The Subsidy Chronicle and Eventual U-turn, by Muhammed Belgore
NEWS DIGEST – God must be laughing at us. For the unbelievers, whatever God may steer their faith is mocking. For the entirely faithless who believe in nothing but themselves, they must be laughing at the mirror. Why the jest? Well, once upon a time the government of the day tried to stop subsidising petrol and majority of us protested against it.
The government backed down and continued its subsidy regime. Alas! The ruling party of today which was in the opposition at the time and were also part of the protests are now the ones in government, and they have decided to abolish the subsidy regime.
And I wonder if we are going to protest again. A vast majority sing songs of regret, wondering if they have not been fooled by the APC-led administration. Many believe that the absence of a common will to be patient is what the APC leveraged upon hitherto and used same as a ticket to power, especially as they seek now to introduce the same policy of deregulation that they joined the people in vehement protest against, not too long ago.
The subsidy chronicle is a short one.

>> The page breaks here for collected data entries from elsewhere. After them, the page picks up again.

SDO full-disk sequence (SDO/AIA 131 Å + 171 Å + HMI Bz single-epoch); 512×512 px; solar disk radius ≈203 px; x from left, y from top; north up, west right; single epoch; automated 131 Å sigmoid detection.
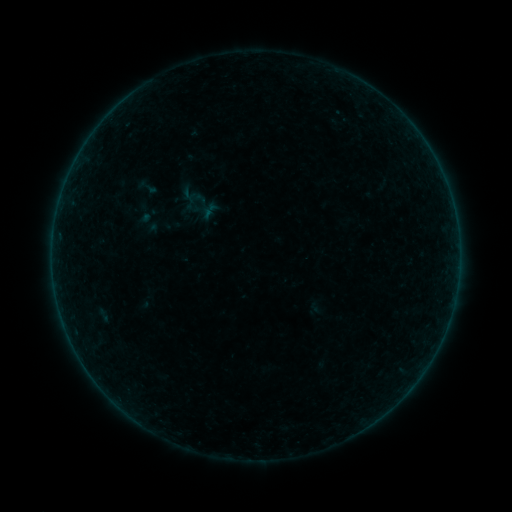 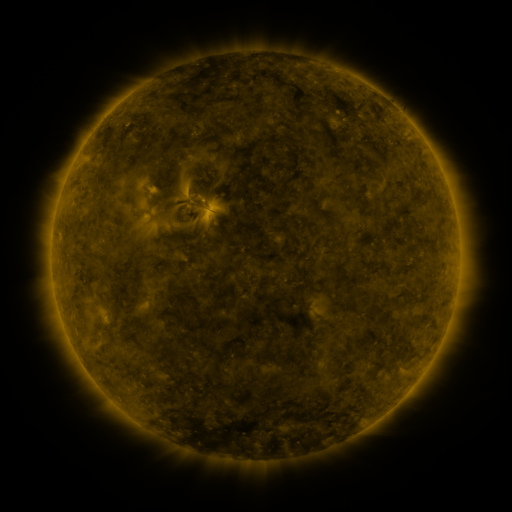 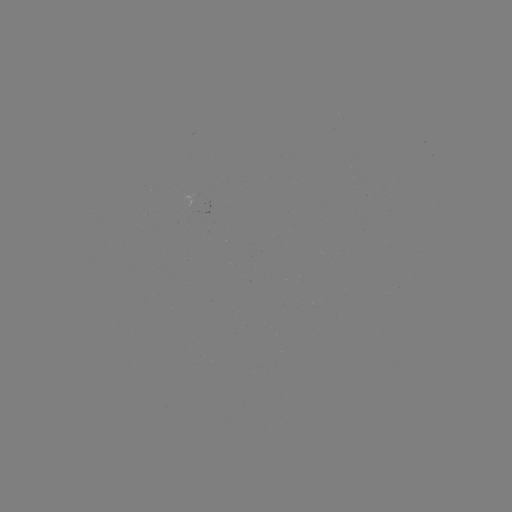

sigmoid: <bbox>135, 175, 158, 199</bbox>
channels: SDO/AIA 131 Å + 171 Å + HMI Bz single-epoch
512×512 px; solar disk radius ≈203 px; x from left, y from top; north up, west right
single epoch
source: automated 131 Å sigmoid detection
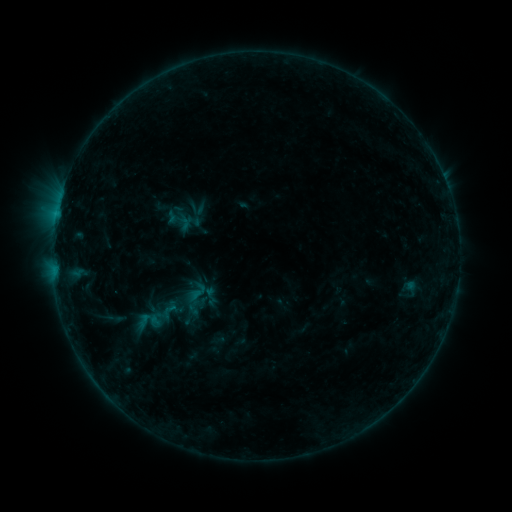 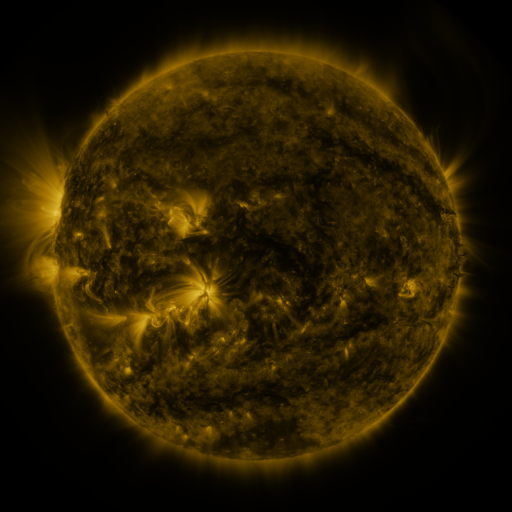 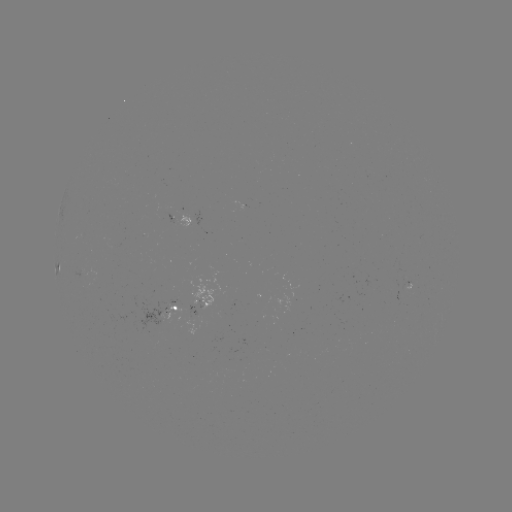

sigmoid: (143, 308, 173, 331)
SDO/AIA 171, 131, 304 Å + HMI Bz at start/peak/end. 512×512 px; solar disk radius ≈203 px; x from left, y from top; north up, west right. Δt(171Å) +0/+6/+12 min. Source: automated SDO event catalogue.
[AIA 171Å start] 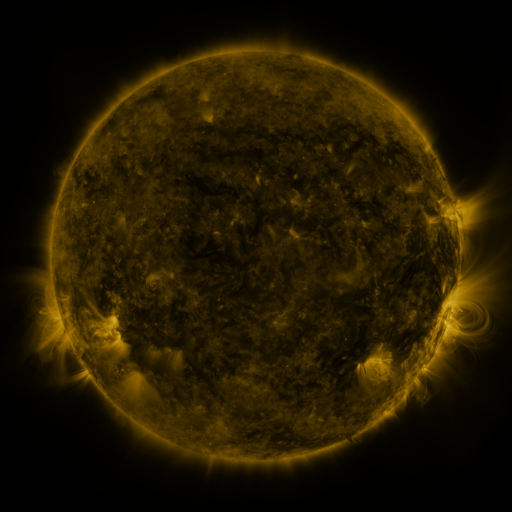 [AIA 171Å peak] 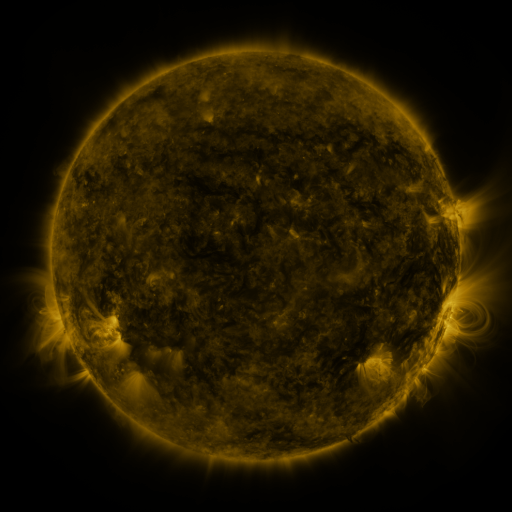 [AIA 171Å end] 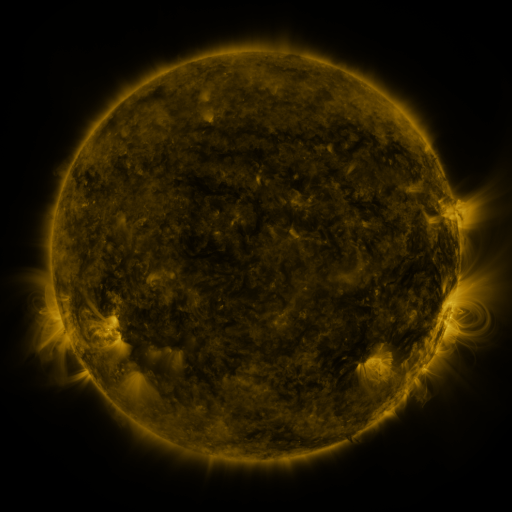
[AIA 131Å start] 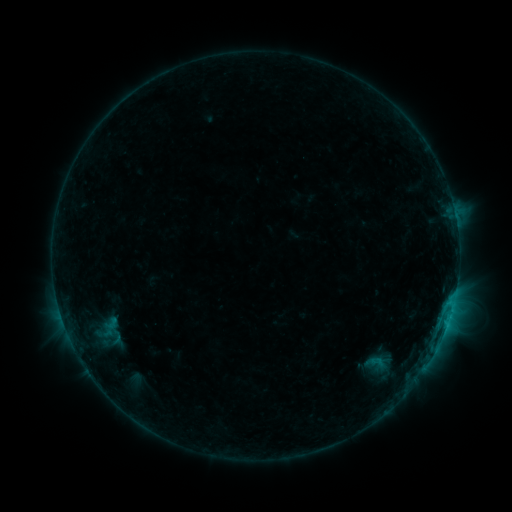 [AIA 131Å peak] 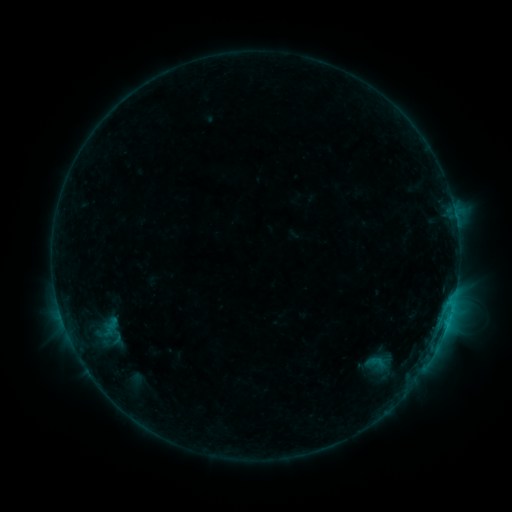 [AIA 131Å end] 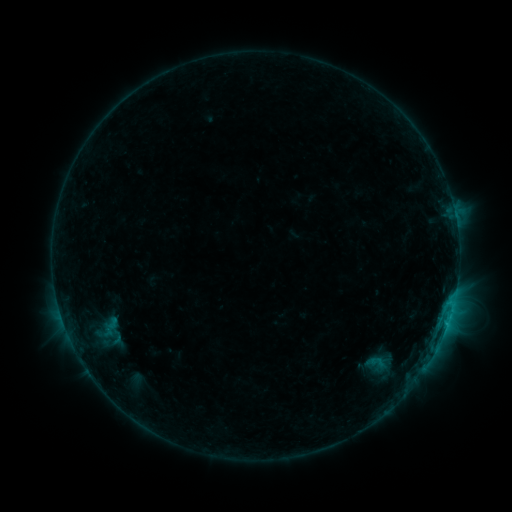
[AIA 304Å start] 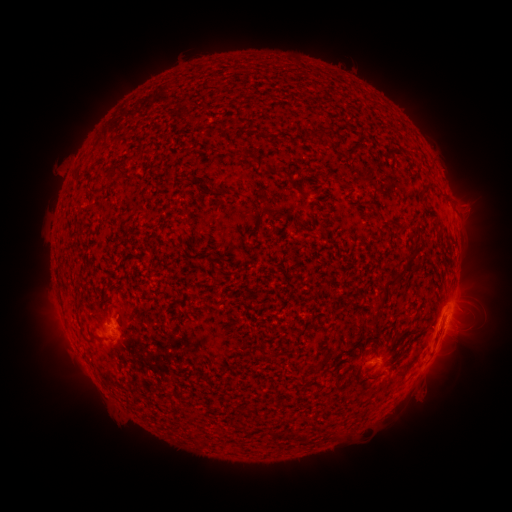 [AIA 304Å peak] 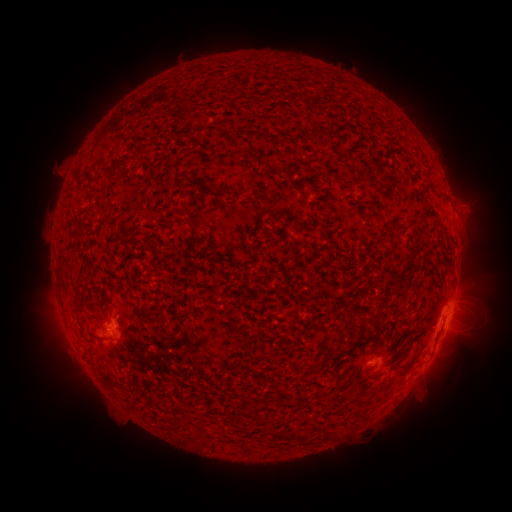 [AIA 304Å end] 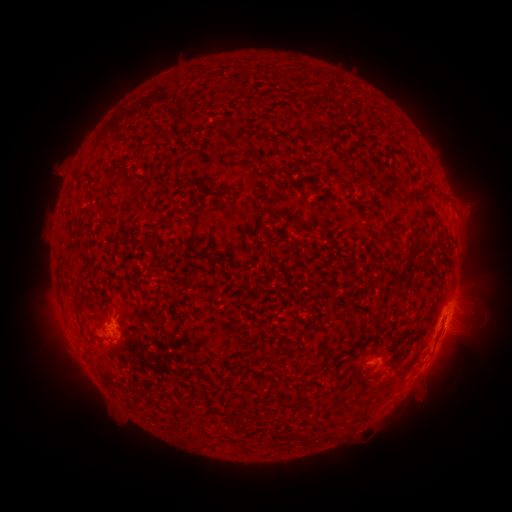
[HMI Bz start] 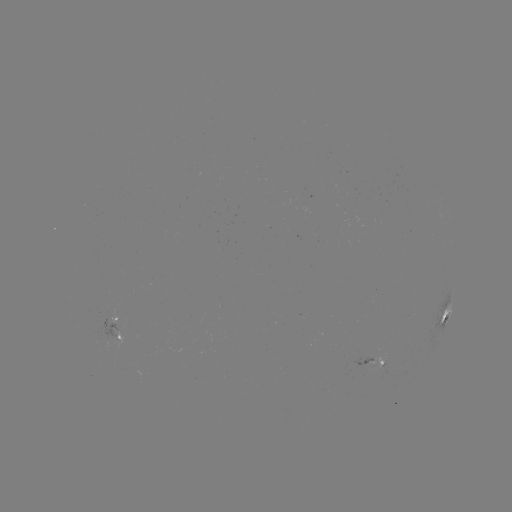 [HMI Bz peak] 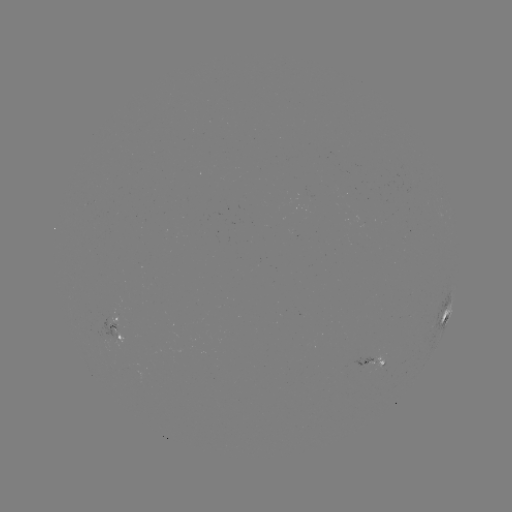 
no flare in any classed list; no EUV-trigger detection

It goes back to a past not so distant, a time not so deep in memory so that any can recall. GEJ once increased the pump price of petrol and attempted to rationalize the increase with the subsidy removal argument. Nigerians did not listen nor yield. The Occupy Nigeria movement was born, one that in memory has not been matched in contemporary times.
Nigerians protested as one. The arguments for removal of fuel subsidy in hindsight were rational, but at that point in time Nigerians were not ready to listen to any explanation no matter how logical, they would simply not take it. The most prominent members of today’s leading party who were in the opposition at the time were at the forefront of the protest.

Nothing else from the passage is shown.